A loss of morale—how an employee feels about their work environment—contributes to the kind of poor work culture that can wreak havoc on even the most prosperous business. A loss of morale commonly manifests as a sense of dread, meaning your employees will soon start hating coming into work, which brings us to… 

2. Good People Leave (High Turnover)

You’re losing your best people by keeping your worst ones. We’ve all heard stories from great people who quit their jobs due to a toxic co-worker or leader who made their job unbearable. The longer you hold onto bad employees, the more damage they silently wreak on your business. The most damning fact?

“If you keep bad people, good people will leave, and replacing them can cost up to 200% of their salary."

The solution? Fire quickly, says Sam Altman.

If you don’t get rid of bad apples, you’re essentially paying someone to slowly ruin your company.

You know who those people are. You know who doesn’t pull their weight and makes work uncomfortable at your office.

Organizations owe it to their employees to get rid of the bad apples early and often. If you had to choose between losing your best people or keeping the bad ones, which would you choose? This is a no-brainer, people. Don’t let the fact that it’s uncomfortable to let someone go stop you from doing what needs to be done.

3. Performance Tanks: Poor Culture & The Rise of Unethical Behavior (Assholes Breed Other Assholes)

Professor of Psychiatry at UCSF Dr. Cameron Sepah makes a poignant observation about the real consequences of keeping on bad employees, writing that,

"The biggest mistake that I see companies make is that they will retain competent assholes because they are seen as critical to the company or difficult to replace. However, by doing so, they not only passively reinforce the competent asshole’s behavior by tolerating and promoting them, but they implicitly send the message to the rest of the company that you can basically get away with murder so long as leadership believes you to be indispensable. You can imagine what kind of culture this creates over time."
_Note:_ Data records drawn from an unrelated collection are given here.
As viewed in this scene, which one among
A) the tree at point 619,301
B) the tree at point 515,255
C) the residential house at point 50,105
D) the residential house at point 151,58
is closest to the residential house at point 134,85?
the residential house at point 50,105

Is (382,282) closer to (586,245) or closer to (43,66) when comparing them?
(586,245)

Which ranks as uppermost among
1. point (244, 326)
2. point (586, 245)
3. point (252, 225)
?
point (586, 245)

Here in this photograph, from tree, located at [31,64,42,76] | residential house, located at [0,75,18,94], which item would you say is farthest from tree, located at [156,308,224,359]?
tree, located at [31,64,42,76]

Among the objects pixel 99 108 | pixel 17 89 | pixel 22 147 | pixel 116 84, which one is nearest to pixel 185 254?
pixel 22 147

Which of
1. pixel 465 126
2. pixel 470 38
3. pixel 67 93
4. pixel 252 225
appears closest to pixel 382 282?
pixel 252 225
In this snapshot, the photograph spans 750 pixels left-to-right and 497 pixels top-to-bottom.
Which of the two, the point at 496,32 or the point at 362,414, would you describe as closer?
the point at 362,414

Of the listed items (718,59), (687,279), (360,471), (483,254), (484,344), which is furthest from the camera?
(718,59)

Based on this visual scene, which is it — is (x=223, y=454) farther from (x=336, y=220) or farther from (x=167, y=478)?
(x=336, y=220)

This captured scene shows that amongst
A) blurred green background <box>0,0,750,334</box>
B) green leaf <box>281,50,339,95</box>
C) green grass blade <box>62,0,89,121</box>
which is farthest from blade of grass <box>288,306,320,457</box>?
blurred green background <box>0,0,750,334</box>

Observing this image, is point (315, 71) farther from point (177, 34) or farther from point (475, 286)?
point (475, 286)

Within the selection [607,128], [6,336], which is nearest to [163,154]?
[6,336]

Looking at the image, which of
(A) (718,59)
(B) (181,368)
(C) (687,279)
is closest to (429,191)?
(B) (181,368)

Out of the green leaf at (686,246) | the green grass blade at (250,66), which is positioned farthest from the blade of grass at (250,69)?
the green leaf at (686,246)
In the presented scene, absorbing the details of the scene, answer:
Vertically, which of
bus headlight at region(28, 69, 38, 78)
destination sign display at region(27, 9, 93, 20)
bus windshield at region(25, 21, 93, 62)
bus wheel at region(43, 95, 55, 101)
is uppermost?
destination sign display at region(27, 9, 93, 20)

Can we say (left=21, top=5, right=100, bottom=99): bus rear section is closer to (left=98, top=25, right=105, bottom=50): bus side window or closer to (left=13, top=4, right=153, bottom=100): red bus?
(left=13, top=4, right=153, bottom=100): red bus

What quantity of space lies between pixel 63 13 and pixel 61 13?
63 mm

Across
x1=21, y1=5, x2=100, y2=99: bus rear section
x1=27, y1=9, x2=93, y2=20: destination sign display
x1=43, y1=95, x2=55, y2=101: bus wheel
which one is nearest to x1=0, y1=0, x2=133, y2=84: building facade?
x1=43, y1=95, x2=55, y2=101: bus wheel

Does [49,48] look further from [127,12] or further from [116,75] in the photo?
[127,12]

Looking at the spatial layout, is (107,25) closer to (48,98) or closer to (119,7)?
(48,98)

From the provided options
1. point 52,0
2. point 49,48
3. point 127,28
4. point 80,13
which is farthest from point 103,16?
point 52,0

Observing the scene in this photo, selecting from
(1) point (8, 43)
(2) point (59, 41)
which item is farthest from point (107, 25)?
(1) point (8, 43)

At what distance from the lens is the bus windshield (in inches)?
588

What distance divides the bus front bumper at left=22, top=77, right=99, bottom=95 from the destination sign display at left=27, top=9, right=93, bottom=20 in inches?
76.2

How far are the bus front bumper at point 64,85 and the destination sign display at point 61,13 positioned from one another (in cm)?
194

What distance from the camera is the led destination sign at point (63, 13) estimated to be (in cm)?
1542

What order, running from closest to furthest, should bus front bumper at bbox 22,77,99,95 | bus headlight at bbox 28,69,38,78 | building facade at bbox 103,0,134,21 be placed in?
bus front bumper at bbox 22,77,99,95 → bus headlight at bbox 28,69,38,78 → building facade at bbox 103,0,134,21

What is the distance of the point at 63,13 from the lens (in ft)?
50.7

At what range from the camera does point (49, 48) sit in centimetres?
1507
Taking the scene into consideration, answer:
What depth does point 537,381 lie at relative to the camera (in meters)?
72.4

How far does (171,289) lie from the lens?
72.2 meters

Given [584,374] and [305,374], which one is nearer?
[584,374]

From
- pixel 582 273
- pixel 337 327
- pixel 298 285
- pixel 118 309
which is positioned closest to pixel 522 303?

What many organizations fail to realize is this: what you allow, you endorse.

Your leaders personify your values. If the consequences for poor behavior aren’t upheld, it sends out the message that poor behavior and performance is acceptable, which sends productivity downhill.

In short, misery loves company, and assholes breed other assholes.

4. All The Hires That Could Have Been (What You’re Missing Out On)

There’s someone out there who’s just dying to bring their best to your business. Just think of the many qualified, high-performing people out there who would enthusiastically step into this role and crush it. Don’t miss out on all the exciting new hires that could have been just because you’re too afraid to hurt someone’s feelings by letting them go.

All of this isn't to say you should walk into their office and escort them out of the building right now, of course. The first step is a straightforward, no-bones conversation so your employee knows their job is at stake if their performance doesn’t change. An excellent resource that I highly recommend reading for every leader (and human being) is Susan Scott’s book “Fierce Conversations” for a valuable, step-by-step guide on exactly how to have these difficult conversations.

If it comes to it and you want to learn how to fire someone the right way—with compassion and empathy—Harvard Business Review has a great piece that shows you how to do so.

Although firing is about as pleasant as getting a root canal, employing it strategically works in favor of the company. Our goal in business is to win. You can’t win with a mediocre team (or worse, a coach who keeps putting a mediocre player on the field because they don’t want to make them feel bad). Much like how a good coach knows when to cut a player from the team, it’s the responsibility of a good leader to fire someone when it serves the company’s best interests.


*If someone comes to mind while you’re reading this article, you probably need to fire them. Quickly.